This will return only the numeric value

  • Why would the OP possibly want to accommodate float values? How might the OP's users have a fraction of an item in their shopping cart? This appears to be the correct answer to a different question. Nov 21, 2020 at 12:55
  1. Since there is only 1 numeric value to isolate in your string, I would endorse and personally use filter_var() with FILTER_SANITIZE_NUMBER_INT.


    var_export(filter_var($string, FILTER_SANITIZE_NUMBER_INT));
    // '11'
  2. A whackier technique which works because there is only 1 numeric value AND the only characters that come before the integer are letters, colons, or spaces is to use ltrim() with a character mask then cast the remaining string as an integer.

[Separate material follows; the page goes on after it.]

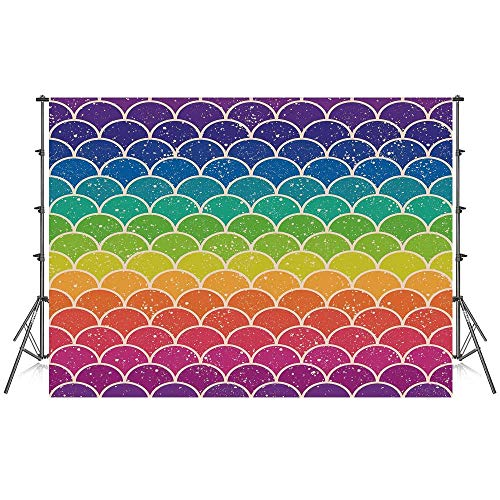 Rainbow Stylish Backdrop,Rainbow Colored Chevron Pattern with Wihte Spots Abstract Psychedelic Art Print Decorative for Photography Festival Decoration,86''W x 59''H ()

    var_export((int) ltrim($string, 'A..z: '));
                              // or ':..z ' (colon to z on ascii table and space)
    // 11
  3. Or another way to front-trim the string would be with strpbrk() and an all-digital character mask. This page dedicated to string functions which leverage character masks may give additional clarity.


    var_export((int) strpbrk($string, '0123456789'));
    // 11
  4. If for some reason there was more than one integer value and you wanted to grab the first one, then regex would be a direct technique.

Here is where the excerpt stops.